* [GESTELLTE AUFGABE A]
Ersetzen Sie in den Datensätzen im Abschnitt, der mit der Zeile beginnt, die „Between (x=264, y=93)“ enthält, und mit dem Ende der Datensätze schließt, „beach sand“ durch „sandy shore“. Geben Sie nur diesen Abschnitt wieder und lassen Sie alles Übrige darin unverändert.

* [ANGEZEIGTER TEXT]
════════

Nissen hat eine der ältesten Schriften der Menschheit entdeckt. Es waren Wirtschaftsbelege und Anweisungen an die Verwaltung in Mesopotamien.

Nissen hat eine der ältesten Schriften der Menschheit entdeckt. Es waren Wirtschaftsbelege und Anweisungen an die Verwaltung in Mesopotamien. Im vierten Jahrtausend vor Christus brauchte man für die wachsende Bevölkerung ein Ordnungsinstrument. Es ging um die Verwaltung von kleinen Gemeinwesen, später von Städten und schließlich Territorialstaaten durch Jahrtausende hindurch.

Nissen, Professor für Vorderasiatische Altertumskunde an der Freien Universität Berlin, sieht in dieser sich stetig entwickelnden und schließlich hochentwickelten Verwaltung im Vorderen Orient eine große kulturelle Leistung. Nissen, seit 1971 Professor an der FU, mehrfach Dekan seines Fachbereichs und von 1976 bis 1981 Vizepräsident, wird emeritiert und trug aus Anlass seines akademischen Abschieds ein Resümee seiner Forschungen vor, deren Schwerpunkt die Entwicklung der politischen Organisationsformen im Alten Orient war.

════════

* [GESTELLTE AUFGABE B]
Wiederholen Sie den Text über Nissens Forschungen vollständig und ohne jede Änderung.

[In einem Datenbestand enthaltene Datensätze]
════════

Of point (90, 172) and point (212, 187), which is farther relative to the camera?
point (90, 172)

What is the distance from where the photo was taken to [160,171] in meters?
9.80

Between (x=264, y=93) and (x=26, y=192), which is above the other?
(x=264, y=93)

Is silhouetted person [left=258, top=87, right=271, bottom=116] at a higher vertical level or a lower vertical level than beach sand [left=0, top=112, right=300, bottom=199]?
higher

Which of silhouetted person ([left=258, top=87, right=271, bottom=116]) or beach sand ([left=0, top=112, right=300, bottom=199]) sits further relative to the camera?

════════

* [ANTWORT ZUR AUFGABE A]
Between (x=264, y=93) and (x=26, y=192), which is above the other?
(x=264, y=93)

Is silhouetted person [left=258, top=87, right=271, bottom=116] at a higher vertical level or a lower vertical level than sandy shore [left=0, top=112, right=300, bottom=199]?
higher

Which of silhouetted person ([left=258, top=87, right=271, bottom=116]) or sandy shore ([left=0, top=112, right=300, bottom=199]) sits further relative to the camera?

* [ANTWORT ZUR AUFGABE B]
Nissen hat eine der ältesten Schriften der Menschheit entdeckt. Es waren Wirtschaftsbelege und Anweisungen an die Verwaltung in Mesopotamien.

Nissen hat eine der ältesten Schriften der Menschheit entdeckt. Es waren Wirtschaftsbelege und Anweisungen an die Verwaltung in Mesopotamien. Im vierten Jahrtausend vor Christus brauchte man für die wachsende Bevölkerung ein Ordnungsinstrument. Es ging um die Verwaltung von kleinen Gemeinwesen, später von Städten und schließlich Territorialstaaten durch Jahrtausende hindurch.

Nissen, Professor für Vorderasiatische Altertumskunde an der Freien Universität Berlin, sieht in dieser sich stetig entwickelnden und schließlich hochentwickelten Verwaltung im Vorderen Orient eine große kulturelle Leistung. Nissen, seit 1971 Professor an der FU, mehrfach Dekan seines Fachbereichs und von 1976 bis 1981 Vizepräsident, wird emeritiert und trug aus Anlass seines akademischen Abschieds ein Resümee seiner Forschungen vor, deren Schwerpunkt die Entwicklung der politischen Organisationsformen im Alten Orient war.